Binary links Re: Question Backlog for Valentina mailing list.

Ruslan Zasukhin sunshine at public.kherson.ua
Wed Nov 16 20:59:41 CST 2005


On 11/16/05 5:52 PM, "Ed Kleban" <Ed at Kleban.com> wrote:

>>> They do effectively the same as you do in Relational model with help of
>>> third Table to establish M:M link.
>>> 
>>> What do this table? It just remember pairs  (id1, id2)
>>> 
>>> BinaryLink do the same, but use RecIDs and it is NOT a table.
>>> It is more effective structure.
>> 
>> Hmm, more effective than a table.  Meaning not a linear list of pairs, or
>> meaning not a list that's the same length as one of the two related tables.
>> The former I guess.  Hmm... Well, you could certainly make it more efficient
>> by keeping two separate indexed lists so you could do a binary search in
>> either direction.  And you could make it more efficient with an indexed list
>> that pointed to a "bucket" with a block of corresponding related entries so
>> that when doing a binary search you didn't have the overhead of duplicates,
>> and once you did the seach you had a linear list of corresponding records.
>> Yeah, that's probably how I'd do it... if I could avoid the temptation of
>> hashing the indexes to avoid the log2N cost of the binary search for large
>> sets of links. 
> 
> Ok, I've had some time to sleep on this, and am getting excited!
 
> And of course I have more questions.  :)

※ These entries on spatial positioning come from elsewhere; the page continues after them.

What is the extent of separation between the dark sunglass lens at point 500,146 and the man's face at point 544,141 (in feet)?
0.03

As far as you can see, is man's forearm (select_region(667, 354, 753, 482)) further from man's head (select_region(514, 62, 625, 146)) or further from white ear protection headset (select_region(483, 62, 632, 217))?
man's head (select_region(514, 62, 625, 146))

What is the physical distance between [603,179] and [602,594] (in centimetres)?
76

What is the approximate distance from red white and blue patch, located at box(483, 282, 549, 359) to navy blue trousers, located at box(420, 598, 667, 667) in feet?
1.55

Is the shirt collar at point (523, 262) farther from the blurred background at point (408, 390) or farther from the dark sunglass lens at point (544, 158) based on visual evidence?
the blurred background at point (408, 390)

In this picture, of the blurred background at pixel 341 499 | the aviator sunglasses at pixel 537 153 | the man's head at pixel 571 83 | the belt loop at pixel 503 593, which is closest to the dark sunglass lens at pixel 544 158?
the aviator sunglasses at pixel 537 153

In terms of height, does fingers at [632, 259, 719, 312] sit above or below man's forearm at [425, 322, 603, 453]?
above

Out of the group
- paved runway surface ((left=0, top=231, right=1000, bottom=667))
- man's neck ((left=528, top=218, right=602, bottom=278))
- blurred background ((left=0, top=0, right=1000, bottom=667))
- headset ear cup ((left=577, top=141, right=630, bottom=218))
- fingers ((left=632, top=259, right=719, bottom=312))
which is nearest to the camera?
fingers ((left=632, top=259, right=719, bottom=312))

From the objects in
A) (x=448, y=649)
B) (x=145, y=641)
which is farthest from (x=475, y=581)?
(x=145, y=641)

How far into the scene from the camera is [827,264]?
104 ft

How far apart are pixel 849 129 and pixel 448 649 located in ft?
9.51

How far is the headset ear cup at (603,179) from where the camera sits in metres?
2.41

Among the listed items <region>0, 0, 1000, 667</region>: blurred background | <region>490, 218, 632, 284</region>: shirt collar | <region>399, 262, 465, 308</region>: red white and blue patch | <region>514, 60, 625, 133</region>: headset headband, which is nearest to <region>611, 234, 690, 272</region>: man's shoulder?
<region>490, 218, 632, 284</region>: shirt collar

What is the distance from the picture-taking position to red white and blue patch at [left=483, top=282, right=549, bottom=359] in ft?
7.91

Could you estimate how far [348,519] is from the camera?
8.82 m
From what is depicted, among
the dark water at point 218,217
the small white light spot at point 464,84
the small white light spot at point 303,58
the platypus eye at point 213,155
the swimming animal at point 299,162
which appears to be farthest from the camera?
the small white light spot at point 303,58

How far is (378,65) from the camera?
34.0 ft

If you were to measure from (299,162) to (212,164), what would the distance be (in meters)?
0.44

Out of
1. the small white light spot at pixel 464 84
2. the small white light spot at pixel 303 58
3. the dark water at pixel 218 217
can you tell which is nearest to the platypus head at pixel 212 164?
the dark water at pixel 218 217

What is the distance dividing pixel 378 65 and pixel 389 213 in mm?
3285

Great! I like how you think!

 
> Let's run through an example.  Say I have a table of people that has a
> recursive relationship for "MotherOf" as a M:1 relationship.  If I use an
> ObjectPtr field for the MotherOf relationship, then finding the mother for
> any given record is EXCEEDINGLY fast.  I simply go to the MotherOf field,
> and there's the record ID I need for the mother.  And if I intend to record
> a mother for every person in the table then the representation is also
> exceedingly efficient.
> 
> I could make it more space efficient, and possibly less speed efficient by
> using a UShort field instead of an ObjectPtr if I knew, say I was only going
> to have, say 20,000 records maximum.

This will speed up also, because HDD -- main break in db.
 
>     Question 1: Would use of a UShort field here for 16-bit encoding
>     of RecID actually be slower than use of an ObjectPtr?

NO.

And we have think about giving to developer such ability to specify type of
ObjectPtr. This bring few problems:
    - mistake of developer
    - type of ObjectPtr different, then how right correct code?
 
And honestly was no time to go so deeply.
But yes in Valentina 2 you can use FOREIGN KEY now, it works as link,and it
have constraints. So in general you loose nothing here.

------------------------
> In the opposite direction, if I wanted to find all the children of a given
> mother, it would take much more time since the DB would have to scan every
> record to look for a matching value in the MotherOf field for a given mother
> record RecId.  For N records the order of performance of the linear search
> would be o(N).

But usually you have INDEX for such fields. And ObjectPtr is always indexed
and FK fields also.

------------
> Now lets consider Binary Links.  And since you've not yet commented on my
> supposition above, let's assume that the implementation I postulated is
> indeed close to what Valentina implements; Namely for a M:1 relationship it
> keeps separate "info" for the "M->1" and the "1->M" directions, and that for
> the "1->M" direction in fact the execution requires a single binary search
> of an indexed list of, in this case known mother records, and results in
> obtaining a list of all the associated children.  In this direction the
> performance is much better then because: The DB does a single binary search
> on a small list of records known to be mothers and ends up immediately with
> the same result as would require scanning every record of the table if an
> ObjectPtr field was used.
> 
>     Question 2:  Am I pretty close so far?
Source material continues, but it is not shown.